The time has come for me to take a critical look at an old video rental favorite of mine. The Stepfather stars Terry O’Quinn as a man in search of the perfect family. Now as all of you out there know that is an impossible task. Unfortunately, when O’Quinn’s character realizes that his current family isn’t going to fit his idea of familial bliss he bails and goes in search of a new one. Though unlike most people he doesn’t get a divorce he murders them all instead! We know this because we see him changing his appearance and walking over the bodies of his current family in the opening scenes of the movie.
With that setup we see him married again, now going under the name Jerry Blake, and trying his best to be a good stepfather to Stephanie. Things are going a bit rough, but it looks to be getting better as teenage Stephanie starts to appreciate Jerry. But then the brother of the woman he killed earlier (the first family) convinces the local newspaper to bring the story back up a year after the crime. The jig is up for Jerry and he knows it is only a matter of time before he is found out. Plus, it just isn’t working out with Stephanie and her mother, so it is looking like he needs to try again fresh. Yep, time for more killings.
Let me start off by shooting down the idea that this is a “classic” of the eighties. The Stepfather is a very good movie but in no way is it on the level of Evil Dead or Re-Animator. Those movies bring a lot to the table and have so many reasons to love them. The Stepfather has one thing going for it and that is Terry O’Quinn as the titular character. He gives one of the best performances in any horror movie from a decade filled with some good ones. There are scenes where he is saying all the “right” things but there is a look in his eyes that tells you he is contemplating the best way to murder you at that very moment. It is subtle and disturbing on so many levels.
|This is one creepy dude|
The character also hardly every raises his voice even when he is stalking and killing people! So, when he does it is used to great effect. Specifically, I’m thinking of the basement scene where he reacts in private to the news article in the paper about the earlier killings, and his total overreaction to Stephanie getting a goodnight kiss. This allows those scenes to be even more powerful than they otherwise would have been because the audience can see the character getting desperate and knows what happens when he feels the need to run away.

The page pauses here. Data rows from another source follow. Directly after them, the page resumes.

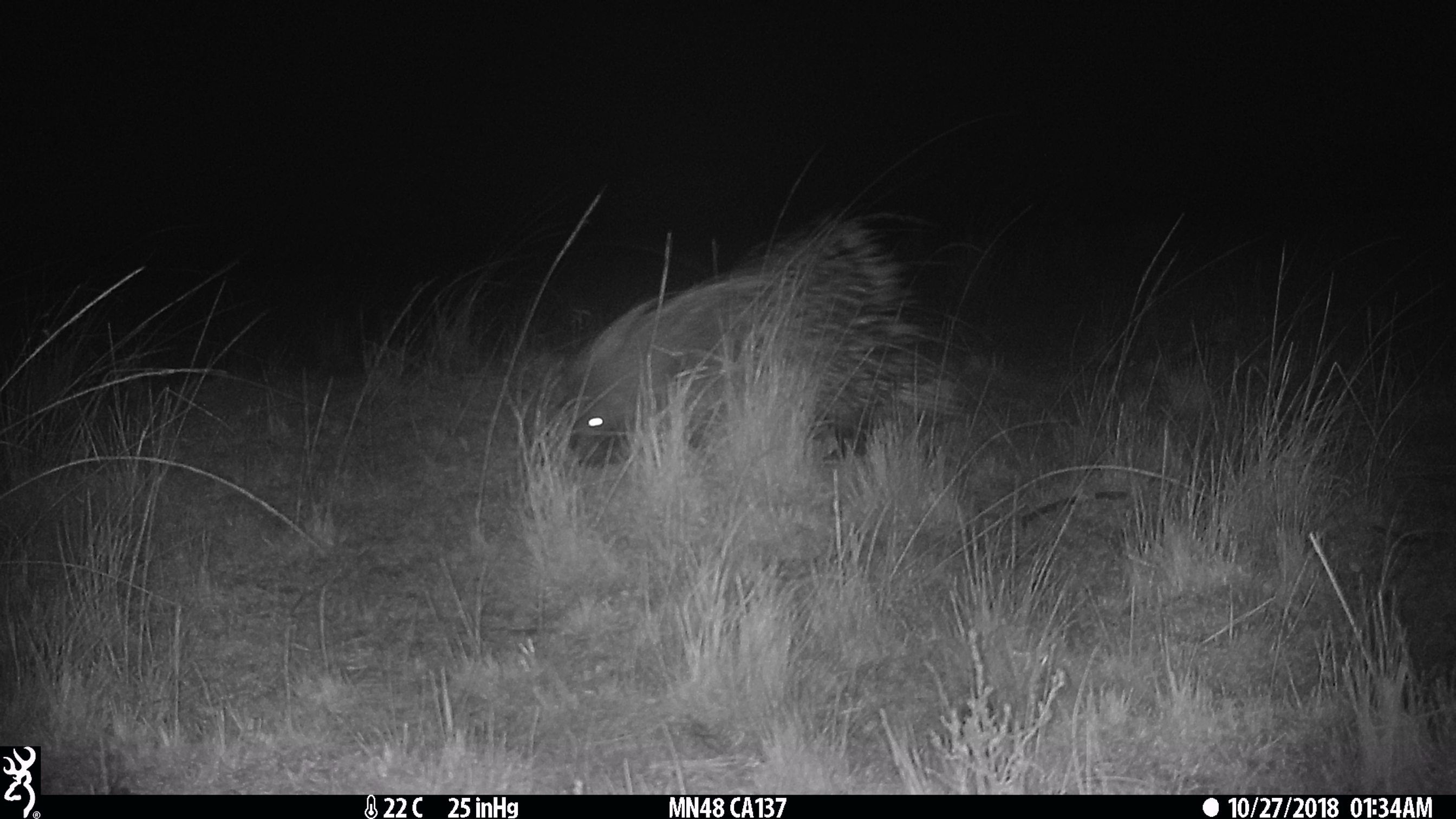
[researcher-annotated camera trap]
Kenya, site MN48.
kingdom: Animalia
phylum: Chordata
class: Mammalia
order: Rodentia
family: Hystricidae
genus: Hystrix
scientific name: Hystrix africaeaustralis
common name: porcupine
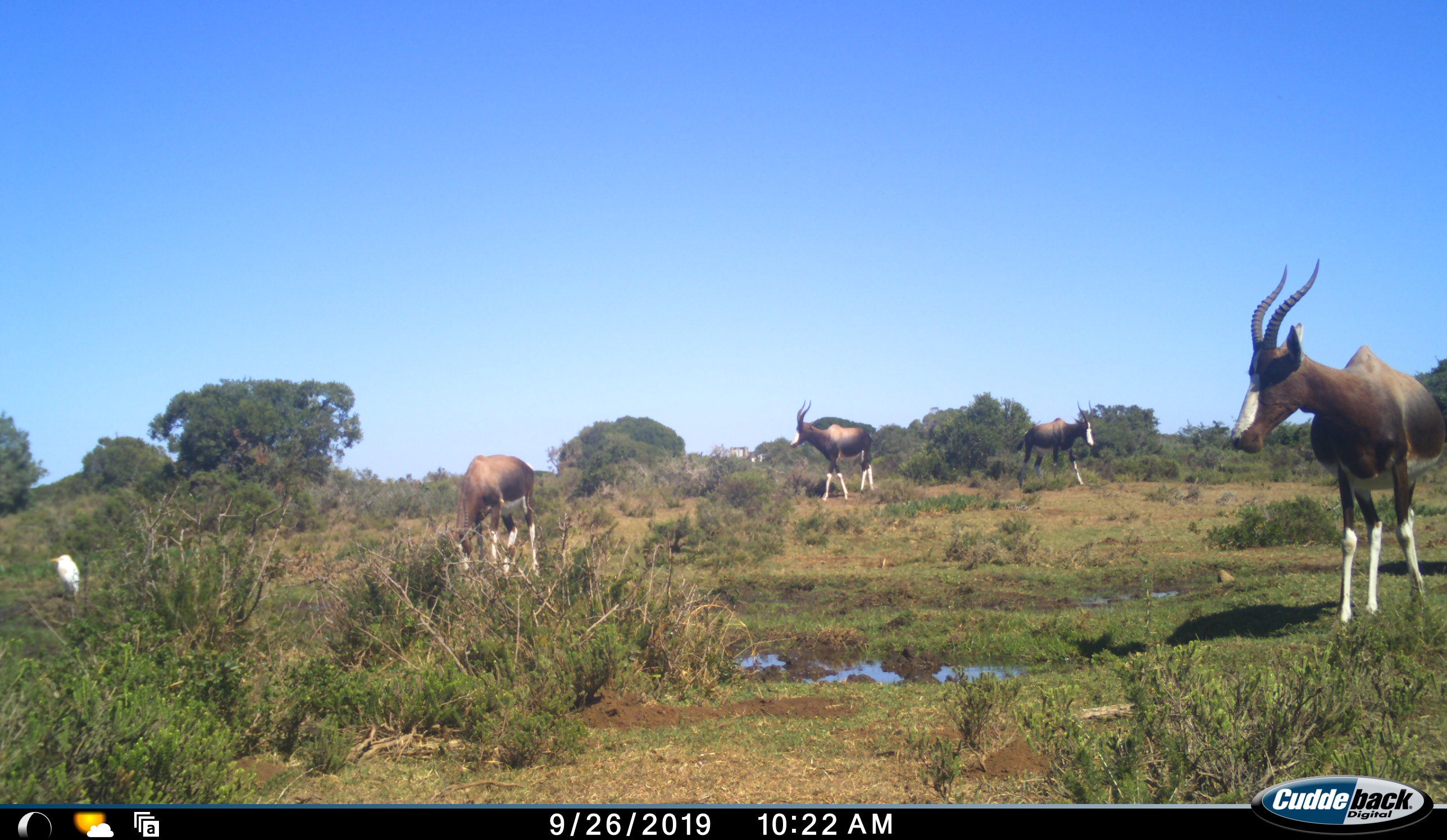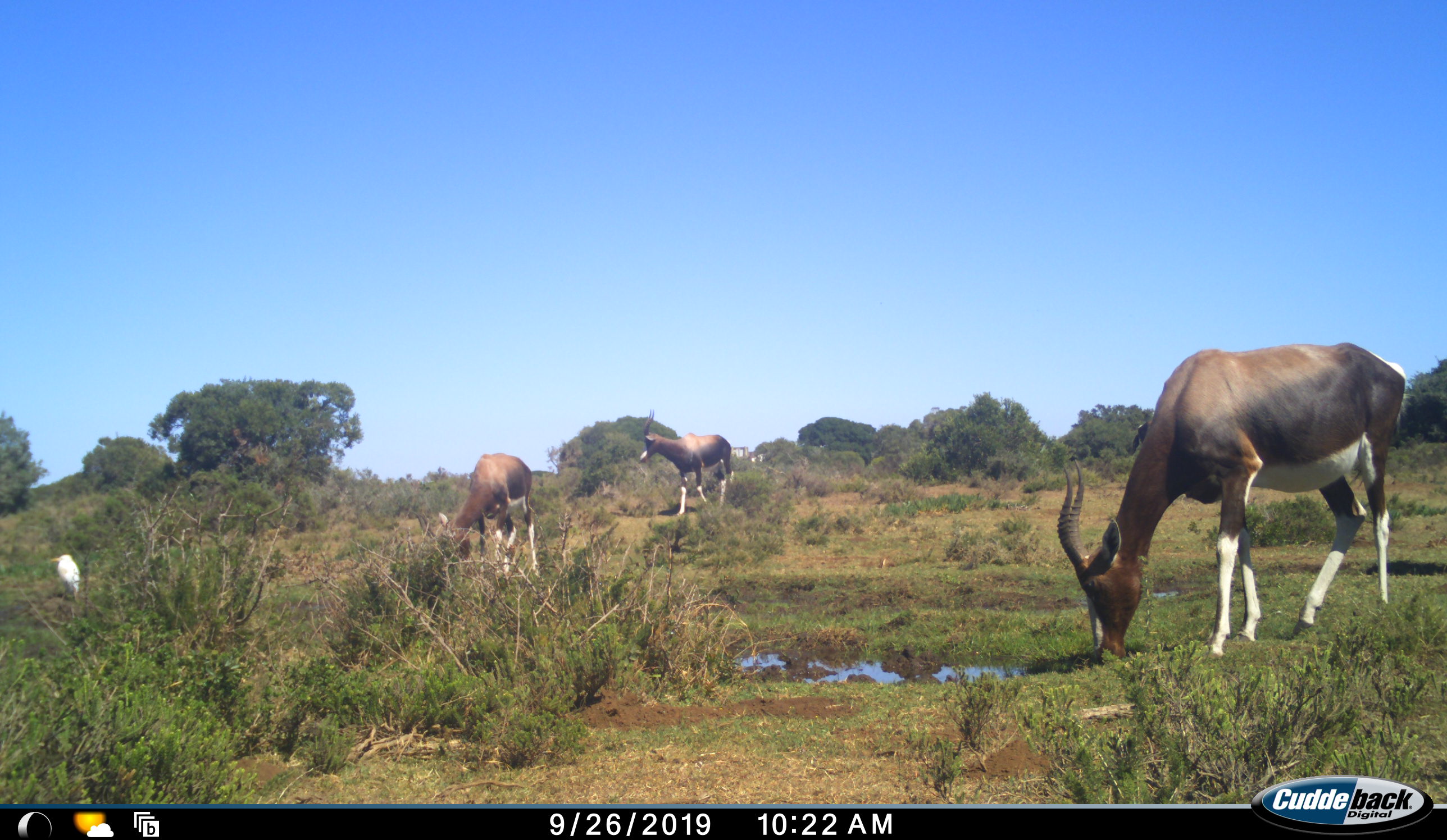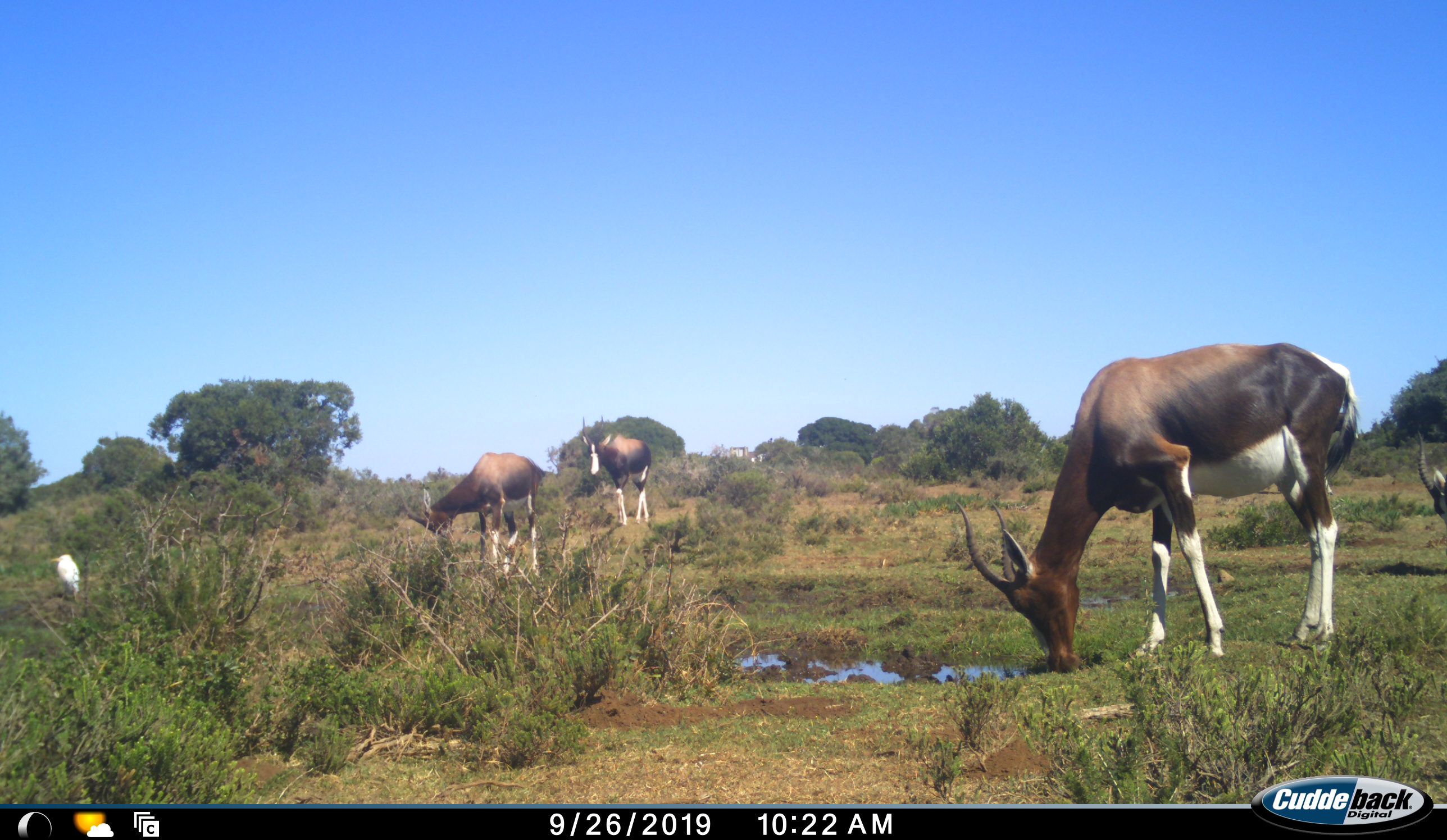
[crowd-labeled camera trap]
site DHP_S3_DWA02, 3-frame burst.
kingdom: Animalia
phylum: Chordata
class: Aves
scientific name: Aves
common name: bird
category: birdother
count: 1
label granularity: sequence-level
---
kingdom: Animalia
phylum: Chordata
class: Mammalia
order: Artiodactyla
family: Bovidae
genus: Damaliscus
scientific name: Damaliscus pygargus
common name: bontebok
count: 5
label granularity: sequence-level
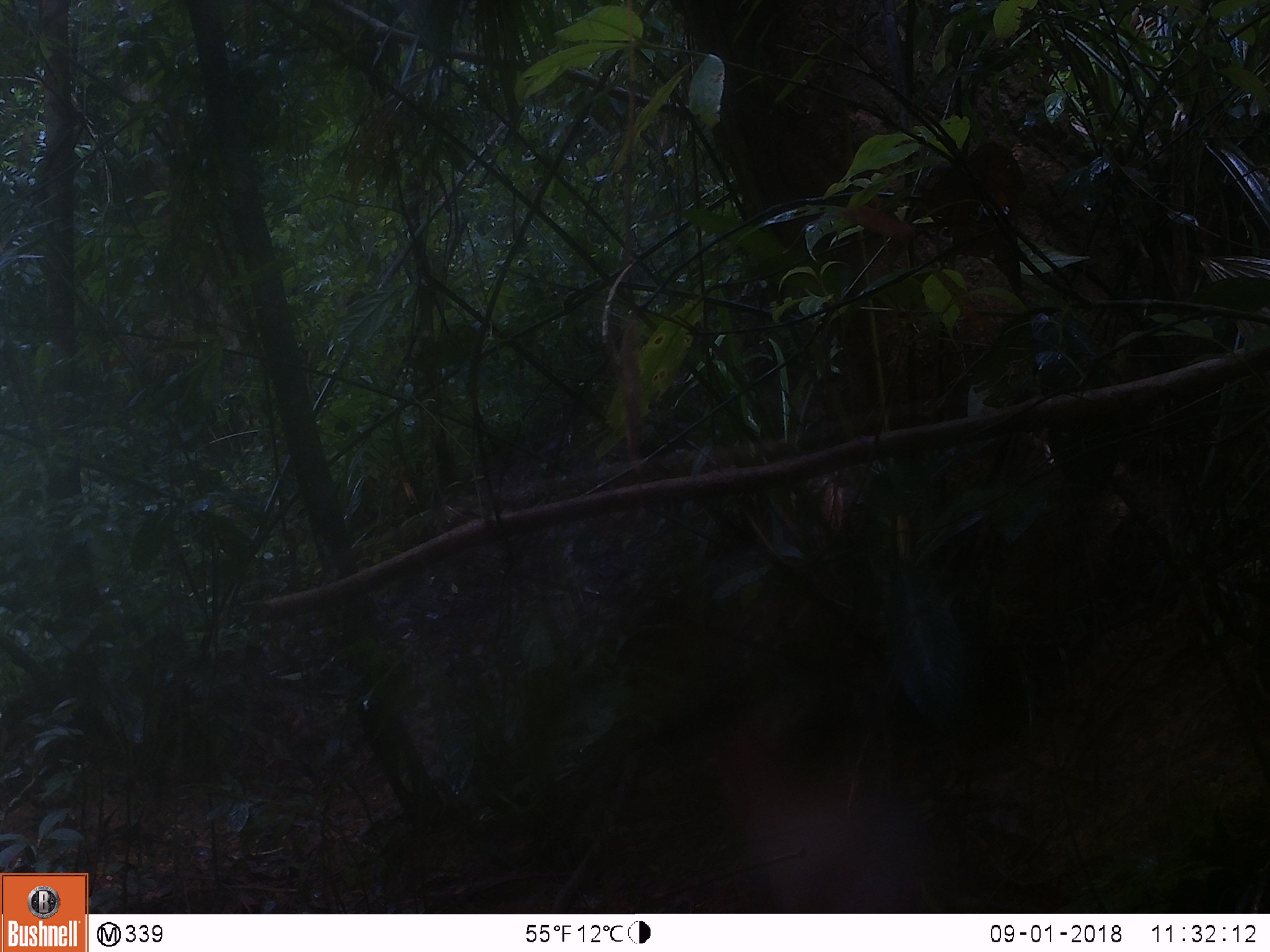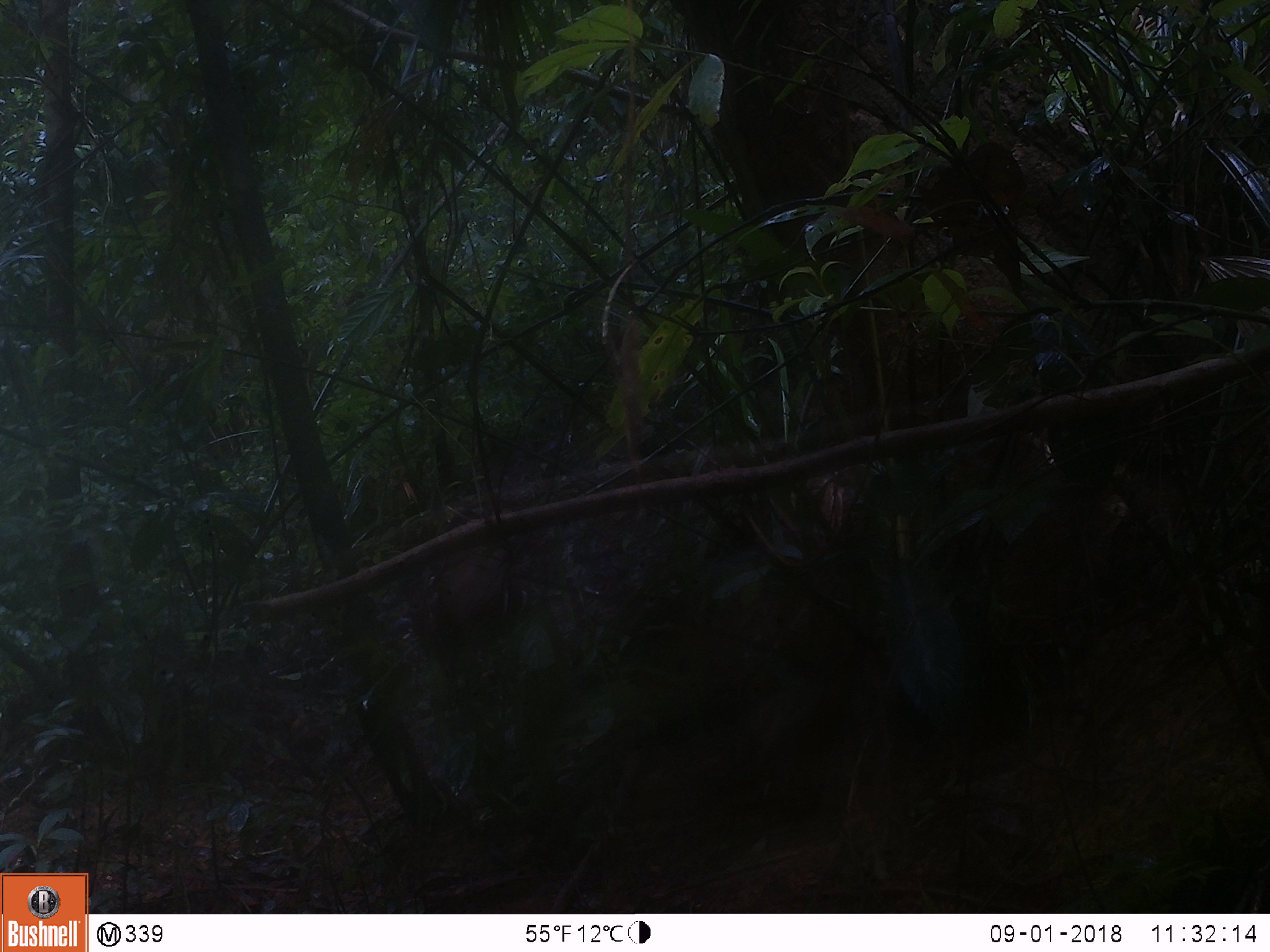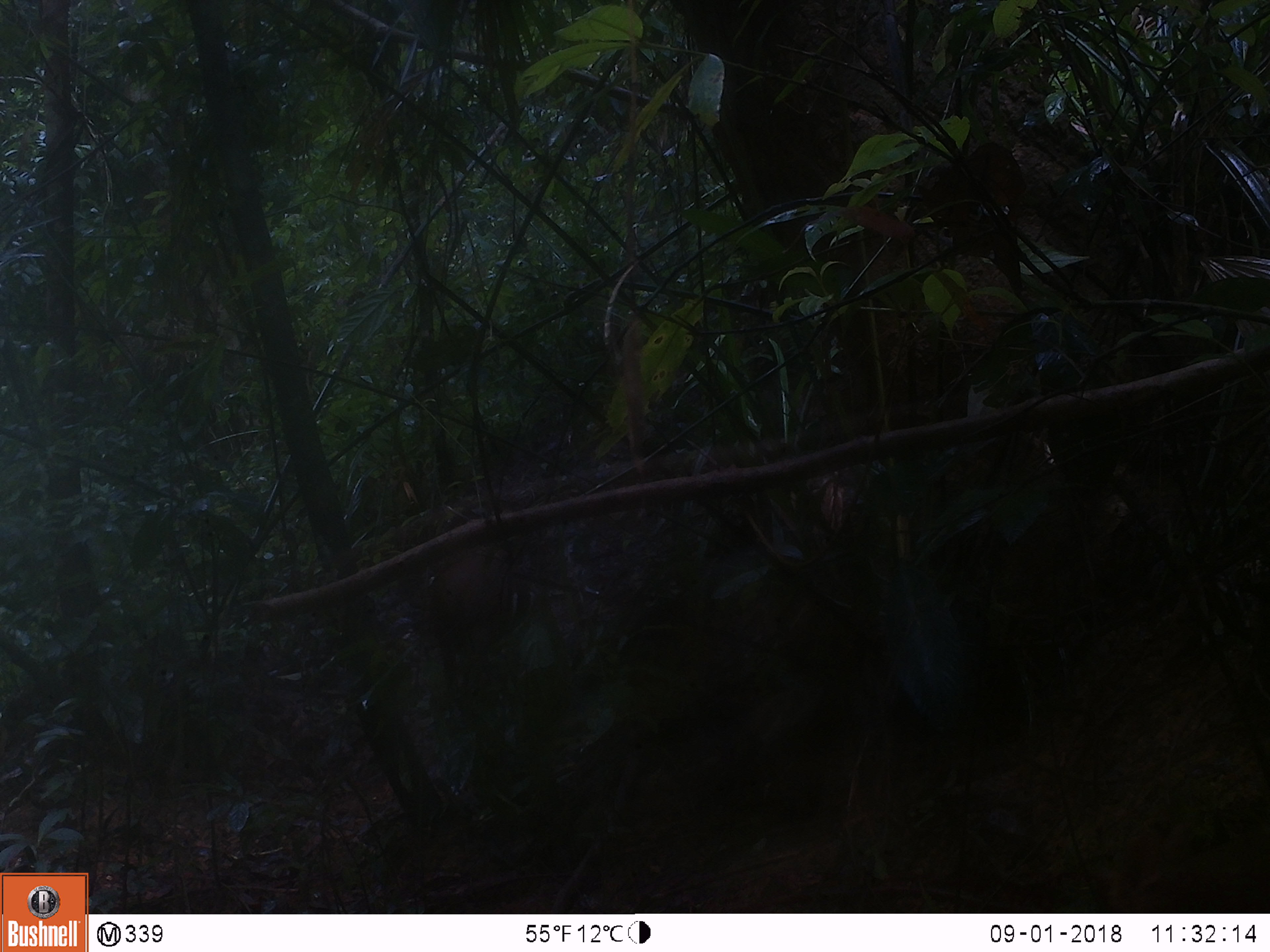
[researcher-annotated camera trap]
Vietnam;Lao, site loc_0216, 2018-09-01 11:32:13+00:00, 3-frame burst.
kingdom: Animalia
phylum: Chordata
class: Mammalia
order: Artiodactyla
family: Cervidae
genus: Muntiacus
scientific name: Muntiacus rooseveltorum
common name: roosevelt's muntjac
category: roosevelts muntjac group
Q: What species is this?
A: Roosevelts muntjac group (roosevelt's muntjac) (Muntiacus rooseveltorum).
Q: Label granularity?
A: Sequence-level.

Now I don’t want to imply that other than O’Quinn the movie is subpar. The writing does a good job supporting and setting up his performance. The best example of this is a bit early on when he steps over the body of his young daughter that gets called back to several times as he deals with the kids of his clients. They think he is just a charming family man who they can trust, but we know that he flat out murdered a child and thought nothing of it. That brings an additional level of creepy that helps set the tone. My point is that while there are some good things here, they all are either in support of or overshadowed by the main character. Remove him and the rest of it feels rather generic.
|Sure he kills people... but he also is an animal lover.|
Speaking of generic the kills in the movie are disappointing. Other than some fun with a two by four and a stabbing we only see the bodies afterwards. Both of the kills that I mentioned cut away before anything too graphic is seen. Though the lumber inspired beatdown has a brutality to it that was interesting. I know that many might make the point that this isn’t the kind of movie that hangs its hat on a bunch of gore. While I don’t disagree, some good kills would have been a nice addition to The Stepfather and ties back into my original point of not quite reaching the level of classic.
Perhaps I’m splitting hairs with this review. Clearly, I like it and will be recommending the movie. Terry O’Quinn is awesome in the role and that alone is worth a watch. I just have always had this feeling that they could have taken that performance and supported it with a bit more horror in the gore and scares. The Stepfather could have been a bona fide classic but ended up as a very good movie instead.